**Selected passage:**
BEGIN

“And remember, this is for posterity so be honest.”

About a month ago I joined ExChristian.Net and have enjoyed reading people’s stories.  Some of them have been out of Christianity for years and years, and some have only recently left in the last few weeks or months.  Most seem to leave because of the same unsatisfying answers given to their questions regarding discrepancies in the Bible, the suspect goodness and love of God, the arrogance of religion

I don’t HATE Christianity, although I do get pretty heated sometimes when talking about church and the control that goes on there.  Perhaps I should be angry or something.  But I’m not.  At least, I don’t think I am.

Most of the ExChristian members seem to be atheists, with a smattering of agnostics and various kinds of theists.  This trend towards atheism interests me.    Why atheism instead of just switching to some other religion?  Sometimes it feels like “the thing to do”, and sometimes atheism seems like the smart/logical conclusion.  A few weeks ago I caught myself trying to talk myself into being an atheist for both those reasons.  It’s kind of odd that “the thing to do” would be one of my reasons considering how many times I’ve done or not done something just because nobody else was doing it or everyone was doing it.  Just to be different.

When I realized I was trying to talk myself into it, I discovered that is not who I am.  At least, not yet.  If I were, I wouldn’t have to persuade myself.  Maybe this is just  my periodic desire for a label.

Becoming an atheist or a theist or an agnostic or whatever is not my goal.  I just want to be honest with myself.  Live honestly.

I am not an atheist.


20 thoughts on ““And remember, this is for posterity so be honest.”

  1. I’m Christian (and given your post you might not want to be talking to me), but I wonder the same thing. I frequently get atheists arguing against me, with an unspoken assumption that if they manage to convince me not to be Christian I’d automatically become atheist. One irony is, if someone did manage to convince me not to be Christian it would mostly send me into a period of searching trying to figure out what I did think was true, where atheism would only be one of many options.

    Thanks for a thoughtful blog post.

    • I’m glad you appreciated my post, Chucky. And thank you so much for commenting! I have absolutely nothing against talking to Christians, as most of my extended family members and many of my friends (closest friends, even!) are still Christians. You said: “if someone did manage to convince me not to be Christian it would mostly send me into a period of searching trying to figure out what I did think was true”. This is pretty much where I am right now. I didn’t start out with a sudden conviction that Christianity is untrue, but instead acknowledged some of the questions I’ve always had but ignored, and this is where it has lead me. So far. Journey’s not done yet!

END

**Data records:**
BEGIN

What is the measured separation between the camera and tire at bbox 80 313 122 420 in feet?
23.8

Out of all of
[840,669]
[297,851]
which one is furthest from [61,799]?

END

**Given problem:** Extend the blog post about leaving Christianity without becoming an atheist, picking up its comment thread after the last reply shown.

**Exercise output:**
      Thanks for stopping by and sharing your thoughts! I hope you come again sometime. =)

    • I was always curious about that assumption. Why can’t a Christian and a non-Christian have conversations? Especially, it seems, Christians and atheists. I don’t understand that. Seems both go in guns drawn when it is just as easy to walk in hands out.

      • Obviously some can. You being an example of that. =) I think for some (myself included in my teen years) it is fear. “You become like the company you keep” and I wanted to be…well…your “perfect” Christian. I wanted to be with people who would influence me to be stronger in my faith and read my Bible more, etc. Lame as that sounds now, that’s how I thought back then. And I don’t know if that’s the reasoning or part of the reasoning of those people who do not like to develop relationships with people who believe differently, but it could be.

  2. >”Most seem to leave because of the same unsatisfying answers given to their questions regarding discrepancies in the Bible”
    That’s false. If they had an honest desire they would read the Bible for themselves and learn of God. They use the “discrepancies” gimmick to evade their own infidelity and sin. People don’t like being called “sinners” but that is what we are. Smug, self-righteous, self-justifying, and prideful – that is what humans are. So-called “atheists” are just blank fools. “The fool hath said in his heart, There is no God. They are corrupt, they have done abominable works, there is none that doeth good.” Psalm 14:1.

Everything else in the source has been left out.